+++ DATA SHOWN +++

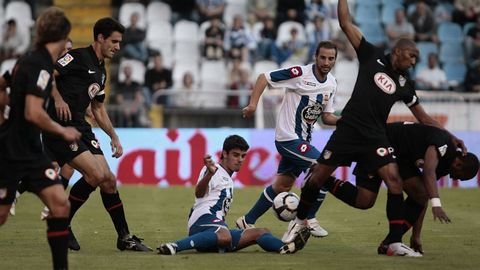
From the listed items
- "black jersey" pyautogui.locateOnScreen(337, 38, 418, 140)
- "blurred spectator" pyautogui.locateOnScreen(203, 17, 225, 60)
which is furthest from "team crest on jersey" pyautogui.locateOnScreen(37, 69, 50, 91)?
"blurred spectator" pyautogui.locateOnScreen(203, 17, 225, 60)

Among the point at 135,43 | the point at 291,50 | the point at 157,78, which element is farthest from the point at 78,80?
the point at 291,50

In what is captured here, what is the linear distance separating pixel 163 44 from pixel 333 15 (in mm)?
4349

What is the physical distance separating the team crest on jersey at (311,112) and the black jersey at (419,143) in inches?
71.3

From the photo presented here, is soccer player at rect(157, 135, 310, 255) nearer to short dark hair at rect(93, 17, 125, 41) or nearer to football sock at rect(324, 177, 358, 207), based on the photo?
football sock at rect(324, 177, 358, 207)

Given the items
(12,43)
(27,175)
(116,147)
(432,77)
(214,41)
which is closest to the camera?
(27,175)

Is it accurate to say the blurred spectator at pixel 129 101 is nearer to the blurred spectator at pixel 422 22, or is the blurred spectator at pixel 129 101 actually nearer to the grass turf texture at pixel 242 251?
the grass turf texture at pixel 242 251

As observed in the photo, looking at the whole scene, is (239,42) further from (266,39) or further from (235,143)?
(235,143)

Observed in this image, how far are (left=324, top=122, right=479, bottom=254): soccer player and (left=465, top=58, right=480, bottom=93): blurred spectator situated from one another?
14.2 meters

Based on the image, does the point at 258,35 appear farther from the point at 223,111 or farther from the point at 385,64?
the point at 385,64

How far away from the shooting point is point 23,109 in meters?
8.37

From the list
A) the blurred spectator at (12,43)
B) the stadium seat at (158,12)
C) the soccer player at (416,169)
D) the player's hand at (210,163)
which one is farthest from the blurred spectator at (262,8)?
the player's hand at (210,163)

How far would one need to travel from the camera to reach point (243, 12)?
86.8ft

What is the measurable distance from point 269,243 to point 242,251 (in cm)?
45

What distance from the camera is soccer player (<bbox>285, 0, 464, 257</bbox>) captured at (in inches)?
402
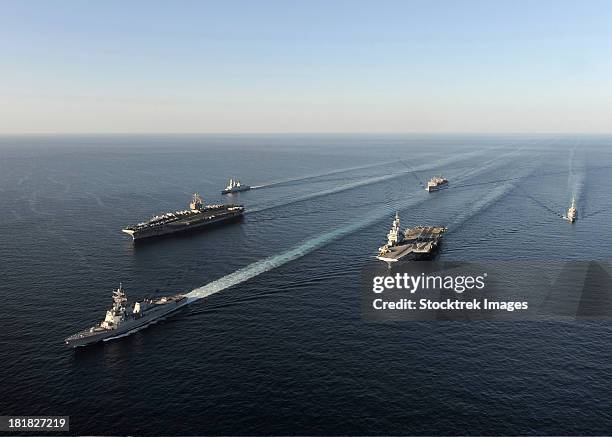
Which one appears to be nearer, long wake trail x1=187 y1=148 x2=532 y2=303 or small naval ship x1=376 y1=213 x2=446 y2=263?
long wake trail x1=187 y1=148 x2=532 y2=303

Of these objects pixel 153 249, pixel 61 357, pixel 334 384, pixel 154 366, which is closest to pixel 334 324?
pixel 334 384

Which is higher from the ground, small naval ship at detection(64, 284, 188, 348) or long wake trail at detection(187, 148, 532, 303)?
long wake trail at detection(187, 148, 532, 303)

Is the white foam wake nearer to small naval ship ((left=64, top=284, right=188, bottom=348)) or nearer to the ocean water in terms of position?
the ocean water

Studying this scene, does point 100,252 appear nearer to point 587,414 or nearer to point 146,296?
point 146,296

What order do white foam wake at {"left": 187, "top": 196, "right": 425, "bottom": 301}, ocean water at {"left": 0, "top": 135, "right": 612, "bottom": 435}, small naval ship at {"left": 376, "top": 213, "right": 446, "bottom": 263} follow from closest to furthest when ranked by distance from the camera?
ocean water at {"left": 0, "top": 135, "right": 612, "bottom": 435} → white foam wake at {"left": 187, "top": 196, "right": 425, "bottom": 301} → small naval ship at {"left": 376, "top": 213, "right": 446, "bottom": 263}
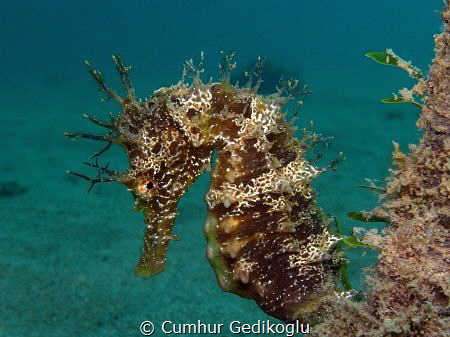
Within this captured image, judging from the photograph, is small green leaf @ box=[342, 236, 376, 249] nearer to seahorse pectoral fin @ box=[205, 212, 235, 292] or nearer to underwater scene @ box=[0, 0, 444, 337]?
underwater scene @ box=[0, 0, 444, 337]

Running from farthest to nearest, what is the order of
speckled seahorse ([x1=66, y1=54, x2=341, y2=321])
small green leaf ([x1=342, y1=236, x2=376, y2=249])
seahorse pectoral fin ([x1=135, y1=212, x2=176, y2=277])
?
seahorse pectoral fin ([x1=135, y1=212, x2=176, y2=277]), speckled seahorse ([x1=66, y1=54, x2=341, y2=321]), small green leaf ([x1=342, y1=236, x2=376, y2=249])

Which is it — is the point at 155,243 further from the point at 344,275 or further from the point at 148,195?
the point at 344,275

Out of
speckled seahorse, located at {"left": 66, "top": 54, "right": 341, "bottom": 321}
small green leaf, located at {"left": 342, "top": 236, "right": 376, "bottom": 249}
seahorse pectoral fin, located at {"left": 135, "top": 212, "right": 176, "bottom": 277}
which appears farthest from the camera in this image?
seahorse pectoral fin, located at {"left": 135, "top": 212, "right": 176, "bottom": 277}

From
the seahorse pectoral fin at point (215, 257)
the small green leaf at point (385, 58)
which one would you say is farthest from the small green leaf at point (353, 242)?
the small green leaf at point (385, 58)

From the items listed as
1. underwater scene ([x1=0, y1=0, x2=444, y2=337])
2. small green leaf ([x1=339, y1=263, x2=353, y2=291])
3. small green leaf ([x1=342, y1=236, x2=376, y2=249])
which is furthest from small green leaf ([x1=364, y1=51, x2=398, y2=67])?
small green leaf ([x1=339, y1=263, x2=353, y2=291])

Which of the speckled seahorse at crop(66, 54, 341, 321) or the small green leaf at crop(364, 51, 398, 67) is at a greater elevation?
the small green leaf at crop(364, 51, 398, 67)

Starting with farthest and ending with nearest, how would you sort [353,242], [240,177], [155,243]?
[155,243] → [240,177] → [353,242]

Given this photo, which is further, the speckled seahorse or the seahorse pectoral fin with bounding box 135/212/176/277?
the seahorse pectoral fin with bounding box 135/212/176/277

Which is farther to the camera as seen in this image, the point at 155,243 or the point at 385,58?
the point at 155,243

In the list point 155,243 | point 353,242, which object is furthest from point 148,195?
point 353,242

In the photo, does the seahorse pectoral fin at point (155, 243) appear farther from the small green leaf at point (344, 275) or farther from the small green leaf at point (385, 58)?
the small green leaf at point (385, 58)

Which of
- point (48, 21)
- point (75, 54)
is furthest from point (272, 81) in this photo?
point (48, 21)
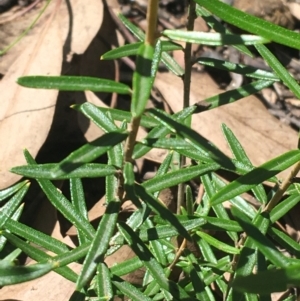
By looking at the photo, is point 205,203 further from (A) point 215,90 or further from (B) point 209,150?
(A) point 215,90

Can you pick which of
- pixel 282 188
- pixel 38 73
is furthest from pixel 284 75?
pixel 38 73

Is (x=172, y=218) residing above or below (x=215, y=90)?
above

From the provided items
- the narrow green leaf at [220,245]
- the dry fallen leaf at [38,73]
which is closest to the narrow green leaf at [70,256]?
the narrow green leaf at [220,245]

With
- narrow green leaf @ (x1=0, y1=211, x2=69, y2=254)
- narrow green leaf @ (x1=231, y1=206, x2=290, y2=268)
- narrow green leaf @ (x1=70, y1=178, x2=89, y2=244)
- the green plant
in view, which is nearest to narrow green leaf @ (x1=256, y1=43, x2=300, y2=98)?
the green plant

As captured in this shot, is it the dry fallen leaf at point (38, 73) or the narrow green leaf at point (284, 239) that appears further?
the dry fallen leaf at point (38, 73)

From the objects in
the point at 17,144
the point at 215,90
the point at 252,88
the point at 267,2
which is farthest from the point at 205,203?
the point at 267,2

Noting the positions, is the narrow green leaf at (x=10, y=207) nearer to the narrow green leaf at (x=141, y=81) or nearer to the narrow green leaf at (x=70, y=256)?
the narrow green leaf at (x=70, y=256)
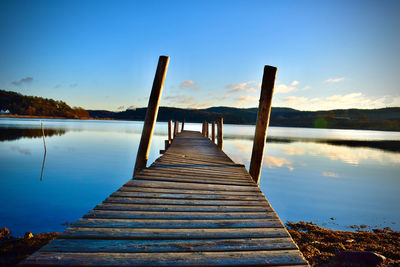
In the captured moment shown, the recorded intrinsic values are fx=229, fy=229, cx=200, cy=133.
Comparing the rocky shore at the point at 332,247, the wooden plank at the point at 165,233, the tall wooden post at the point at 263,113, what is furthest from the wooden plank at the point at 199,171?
the wooden plank at the point at 165,233

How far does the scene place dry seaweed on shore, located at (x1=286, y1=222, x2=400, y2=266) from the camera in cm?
432

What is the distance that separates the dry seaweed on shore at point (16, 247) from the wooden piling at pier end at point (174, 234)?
285 centimetres

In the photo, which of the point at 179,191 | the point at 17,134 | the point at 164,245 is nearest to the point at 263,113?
the point at 179,191

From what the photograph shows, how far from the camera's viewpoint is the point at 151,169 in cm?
516

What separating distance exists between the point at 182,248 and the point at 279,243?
910 mm

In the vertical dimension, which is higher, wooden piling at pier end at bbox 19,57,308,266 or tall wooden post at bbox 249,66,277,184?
tall wooden post at bbox 249,66,277,184

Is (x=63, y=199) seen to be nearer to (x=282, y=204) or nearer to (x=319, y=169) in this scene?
(x=282, y=204)

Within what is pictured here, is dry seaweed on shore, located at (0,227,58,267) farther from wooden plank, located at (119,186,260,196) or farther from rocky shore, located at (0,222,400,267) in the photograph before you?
wooden plank, located at (119,186,260,196)

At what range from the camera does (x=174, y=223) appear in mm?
2486

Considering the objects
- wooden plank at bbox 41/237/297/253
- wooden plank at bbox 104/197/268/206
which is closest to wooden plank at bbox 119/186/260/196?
wooden plank at bbox 104/197/268/206

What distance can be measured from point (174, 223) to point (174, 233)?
0.72 feet

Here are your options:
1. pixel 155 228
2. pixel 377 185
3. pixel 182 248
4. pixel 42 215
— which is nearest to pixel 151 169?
pixel 155 228

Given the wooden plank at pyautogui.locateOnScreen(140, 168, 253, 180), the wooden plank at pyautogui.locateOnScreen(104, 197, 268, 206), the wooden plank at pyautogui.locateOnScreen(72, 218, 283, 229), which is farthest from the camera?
the wooden plank at pyautogui.locateOnScreen(140, 168, 253, 180)

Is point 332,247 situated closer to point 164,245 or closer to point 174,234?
point 174,234
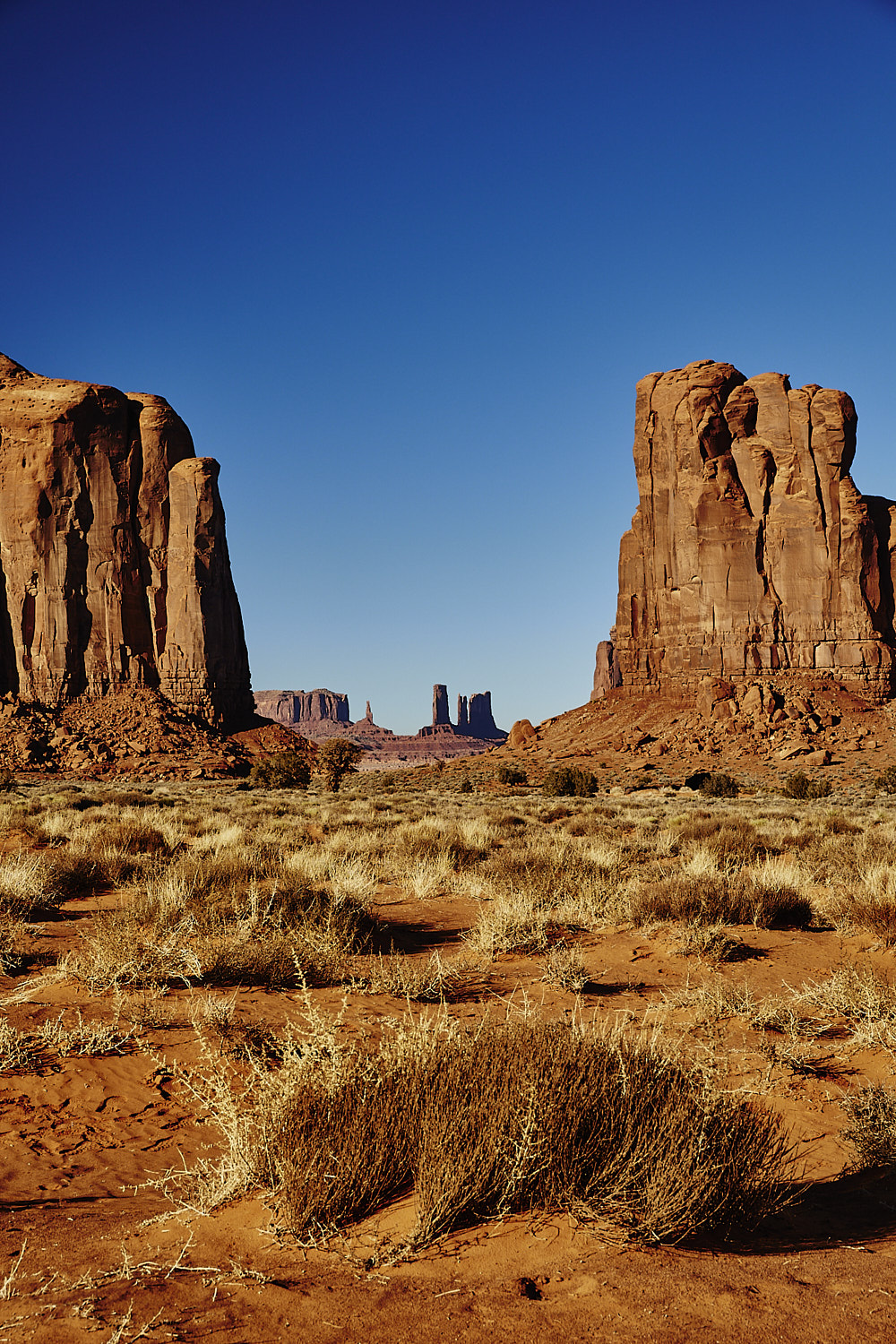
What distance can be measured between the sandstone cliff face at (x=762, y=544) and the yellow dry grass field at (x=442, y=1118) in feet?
180

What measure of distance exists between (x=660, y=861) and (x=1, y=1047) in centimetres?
1045

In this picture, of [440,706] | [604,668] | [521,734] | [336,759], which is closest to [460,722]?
[440,706]

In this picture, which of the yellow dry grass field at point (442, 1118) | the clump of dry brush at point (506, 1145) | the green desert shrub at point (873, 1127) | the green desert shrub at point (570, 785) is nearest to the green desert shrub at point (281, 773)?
the green desert shrub at point (570, 785)

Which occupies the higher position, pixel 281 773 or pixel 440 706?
pixel 440 706

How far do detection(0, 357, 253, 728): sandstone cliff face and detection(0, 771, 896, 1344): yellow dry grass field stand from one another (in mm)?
51965

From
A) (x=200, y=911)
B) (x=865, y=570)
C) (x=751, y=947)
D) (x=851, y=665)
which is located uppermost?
(x=865, y=570)

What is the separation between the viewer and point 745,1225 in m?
3.43

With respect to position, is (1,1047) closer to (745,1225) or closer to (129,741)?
(745,1225)

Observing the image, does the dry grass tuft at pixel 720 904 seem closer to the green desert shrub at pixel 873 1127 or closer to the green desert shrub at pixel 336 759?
the green desert shrub at pixel 873 1127

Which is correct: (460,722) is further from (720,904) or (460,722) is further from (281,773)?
(720,904)

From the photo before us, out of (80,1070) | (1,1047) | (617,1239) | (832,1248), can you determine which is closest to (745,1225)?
(832,1248)

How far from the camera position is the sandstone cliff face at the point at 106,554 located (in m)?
58.0

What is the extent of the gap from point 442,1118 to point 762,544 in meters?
64.7

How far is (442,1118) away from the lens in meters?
3.44
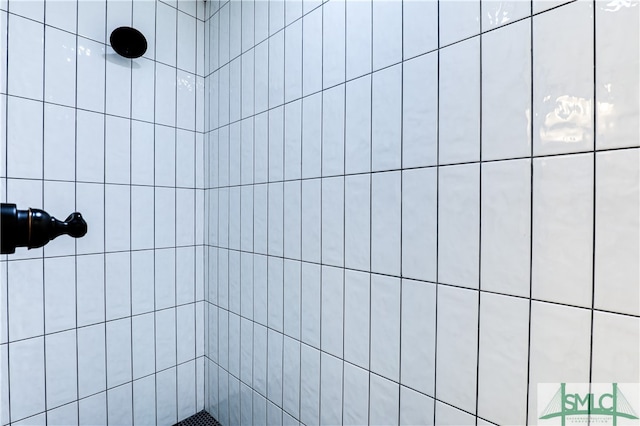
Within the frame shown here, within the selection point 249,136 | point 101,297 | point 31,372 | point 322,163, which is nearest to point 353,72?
point 322,163

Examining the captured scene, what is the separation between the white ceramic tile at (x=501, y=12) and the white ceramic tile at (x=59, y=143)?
132cm

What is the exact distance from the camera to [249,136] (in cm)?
131

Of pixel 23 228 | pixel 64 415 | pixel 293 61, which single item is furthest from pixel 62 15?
pixel 64 415

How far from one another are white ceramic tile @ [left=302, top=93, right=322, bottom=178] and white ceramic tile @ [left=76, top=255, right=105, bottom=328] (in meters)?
0.86

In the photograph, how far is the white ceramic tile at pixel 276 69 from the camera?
3.86ft

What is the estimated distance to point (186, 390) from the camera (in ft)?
5.06

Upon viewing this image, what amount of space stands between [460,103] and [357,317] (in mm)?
612

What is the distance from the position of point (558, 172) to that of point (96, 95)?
1.46 metres

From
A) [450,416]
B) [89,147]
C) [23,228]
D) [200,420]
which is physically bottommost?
[200,420]

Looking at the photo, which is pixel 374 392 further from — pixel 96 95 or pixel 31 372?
pixel 96 95

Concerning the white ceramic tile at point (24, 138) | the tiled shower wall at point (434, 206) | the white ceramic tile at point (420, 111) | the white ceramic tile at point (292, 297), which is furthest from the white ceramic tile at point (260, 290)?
the white ceramic tile at point (24, 138)

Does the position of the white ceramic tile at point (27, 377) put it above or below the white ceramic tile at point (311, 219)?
below

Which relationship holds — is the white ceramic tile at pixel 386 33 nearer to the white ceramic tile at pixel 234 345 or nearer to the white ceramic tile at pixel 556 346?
the white ceramic tile at pixel 556 346

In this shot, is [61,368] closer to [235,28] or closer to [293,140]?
[293,140]
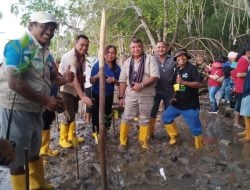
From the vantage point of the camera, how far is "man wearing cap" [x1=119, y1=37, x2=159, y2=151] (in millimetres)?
6047

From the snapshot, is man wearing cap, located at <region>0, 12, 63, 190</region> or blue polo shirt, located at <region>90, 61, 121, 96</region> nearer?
man wearing cap, located at <region>0, 12, 63, 190</region>

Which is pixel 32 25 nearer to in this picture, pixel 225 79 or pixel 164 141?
pixel 164 141

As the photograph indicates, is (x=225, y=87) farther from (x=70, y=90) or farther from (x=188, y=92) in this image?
(x=70, y=90)

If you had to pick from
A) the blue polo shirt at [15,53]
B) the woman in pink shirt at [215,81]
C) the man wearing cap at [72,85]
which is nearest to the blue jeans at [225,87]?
the woman in pink shirt at [215,81]

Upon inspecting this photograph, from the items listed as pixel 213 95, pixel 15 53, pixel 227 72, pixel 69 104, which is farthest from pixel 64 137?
pixel 227 72

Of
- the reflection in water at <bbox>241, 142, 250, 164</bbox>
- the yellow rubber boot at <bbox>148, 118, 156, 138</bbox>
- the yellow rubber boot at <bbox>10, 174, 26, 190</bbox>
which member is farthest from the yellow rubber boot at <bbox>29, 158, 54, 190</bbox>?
the reflection in water at <bbox>241, 142, 250, 164</bbox>

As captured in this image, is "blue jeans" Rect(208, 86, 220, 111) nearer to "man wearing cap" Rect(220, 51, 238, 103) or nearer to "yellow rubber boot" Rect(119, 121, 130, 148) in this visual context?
"man wearing cap" Rect(220, 51, 238, 103)

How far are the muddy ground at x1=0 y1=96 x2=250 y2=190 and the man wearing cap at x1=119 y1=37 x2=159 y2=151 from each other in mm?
574

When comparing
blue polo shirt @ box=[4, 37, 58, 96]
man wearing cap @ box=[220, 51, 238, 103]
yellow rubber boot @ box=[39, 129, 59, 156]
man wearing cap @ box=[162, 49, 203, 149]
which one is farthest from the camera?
man wearing cap @ box=[220, 51, 238, 103]

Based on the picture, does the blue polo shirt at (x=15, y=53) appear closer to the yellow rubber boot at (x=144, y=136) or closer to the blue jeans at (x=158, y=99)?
the yellow rubber boot at (x=144, y=136)

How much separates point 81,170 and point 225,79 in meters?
6.87

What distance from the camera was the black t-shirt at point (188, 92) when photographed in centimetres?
603

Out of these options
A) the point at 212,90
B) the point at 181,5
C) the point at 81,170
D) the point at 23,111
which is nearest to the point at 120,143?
the point at 81,170

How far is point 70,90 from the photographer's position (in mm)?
6121
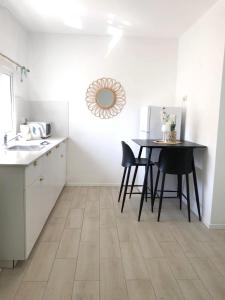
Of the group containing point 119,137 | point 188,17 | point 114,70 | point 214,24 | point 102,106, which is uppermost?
point 188,17

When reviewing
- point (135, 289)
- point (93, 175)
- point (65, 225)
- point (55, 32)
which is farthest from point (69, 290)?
point (55, 32)

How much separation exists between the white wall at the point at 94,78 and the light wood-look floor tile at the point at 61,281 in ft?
8.20

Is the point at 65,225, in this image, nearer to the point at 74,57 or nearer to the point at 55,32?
the point at 74,57

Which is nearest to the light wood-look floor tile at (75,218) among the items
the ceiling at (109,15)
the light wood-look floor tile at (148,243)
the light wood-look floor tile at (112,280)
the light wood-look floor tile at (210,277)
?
the light wood-look floor tile at (148,243)

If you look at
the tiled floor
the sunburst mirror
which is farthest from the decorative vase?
the sunburst mirror

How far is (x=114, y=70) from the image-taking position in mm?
4543

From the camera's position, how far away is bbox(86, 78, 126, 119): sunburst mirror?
454 centimetres

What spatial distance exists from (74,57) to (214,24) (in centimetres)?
224

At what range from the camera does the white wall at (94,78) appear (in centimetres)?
445

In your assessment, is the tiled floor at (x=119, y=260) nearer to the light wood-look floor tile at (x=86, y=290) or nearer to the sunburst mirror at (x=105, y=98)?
the light wood-look floor tile at (x=86, y=290)

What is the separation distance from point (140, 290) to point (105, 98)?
3.21m

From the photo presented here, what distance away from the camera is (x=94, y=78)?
4.53m

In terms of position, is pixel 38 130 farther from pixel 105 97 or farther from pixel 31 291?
pixel 31 291

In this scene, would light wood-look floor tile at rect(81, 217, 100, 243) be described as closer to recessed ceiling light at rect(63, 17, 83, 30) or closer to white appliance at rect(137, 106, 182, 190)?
white appliance at rect(137, 106, 182, 190)
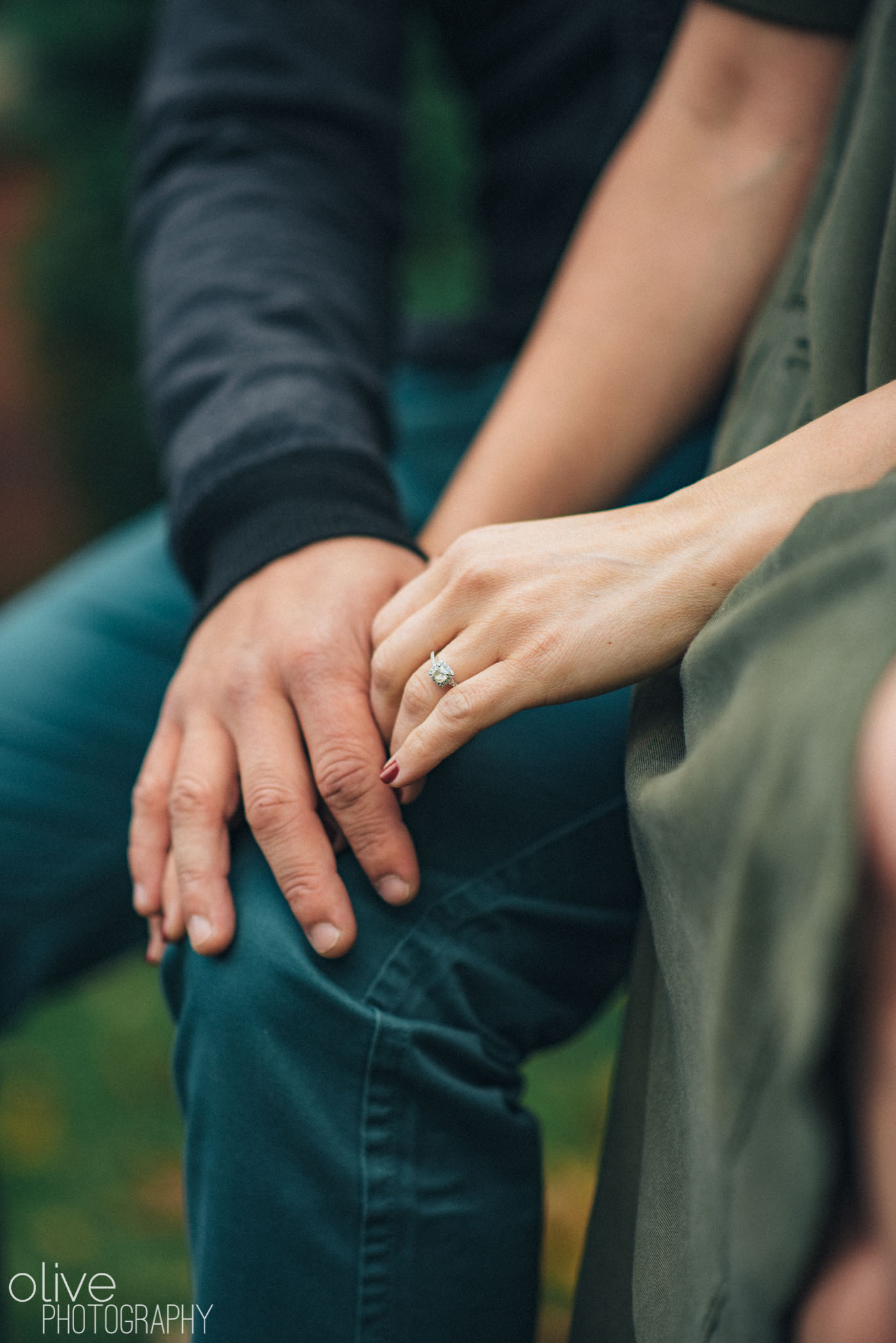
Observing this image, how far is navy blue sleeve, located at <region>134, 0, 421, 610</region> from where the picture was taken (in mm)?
810

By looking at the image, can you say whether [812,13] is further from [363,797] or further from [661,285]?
[363,797]

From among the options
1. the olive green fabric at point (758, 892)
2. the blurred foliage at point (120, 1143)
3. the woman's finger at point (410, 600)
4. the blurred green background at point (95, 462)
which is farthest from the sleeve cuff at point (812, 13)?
the blurred green background at point (95, 462)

+++

**EXERCISE DIRECTIONS:** Beginning with the line that contains "If you look at" and ending with the last line of the data above, output those lines exactly and nothing more, without any pictures.

**REPLY TO THE TASK:**
If you look at
the tiled floor
the sunburst mirror
which is farthest from the decorative vase?
the sunburst mirror

How far is (x=114, y=70) from the image-taking position in mm?
4543

From the camera's position, how far away is bbox(86, 78, 126, 119): sunburst mirror?
454 centimetres

What spatial distance exists from (74,57) to (214,24) (in centimetres)?
224

At what range from the camera does the white wall at (94,78) appear (in centimetres)?
445

In your assessment, is the tiled floor at (x=119, y=260) nearer to the light wood-look floor tile at (x=86, y=290) or nearer to the sunburst mirror at (x=105, y=98)?
the light wood-look floor tile at (x=86, y=290)

What is the separation distance from point (140, 290) to point (105, 98)?
3.21m

From the photo presented here, what distance away from the camera is (x=94, y=78)?
4.53m

In terms of position, is pixel 38 130 farther from pixel 105 97 or farther from pixel 31 291?
pixel 31 291

In this scene, would light wood-look floor tile at rect(81, 217, 100, 243) be described as closer to recessed ceiling light at rect(63, 17, 83, 30) or closer to white appliance at rect(137, 106, 182, 190)?
white appliance at rect(137, 106, 182, 190)
Observing this image, how far is navy blue sleeve, located at <region>134, 0, 421, 610</region> from where the picture was taken (in mm)?
810

By looking at the image, can you say whether [812,13] is further from [363,797] or further from [661,285]?
[363,797]

From among the options
1. the olive green fabric at point (758, 892)
2. the blurred foliage at point (120, 1143)
3. the woman's finger at point (410, 600)
4. the blurred green background at point (95, 462)
which is farthest from the sleeve cuff at point (812, 13)?
the blurred green background at point (95, 462)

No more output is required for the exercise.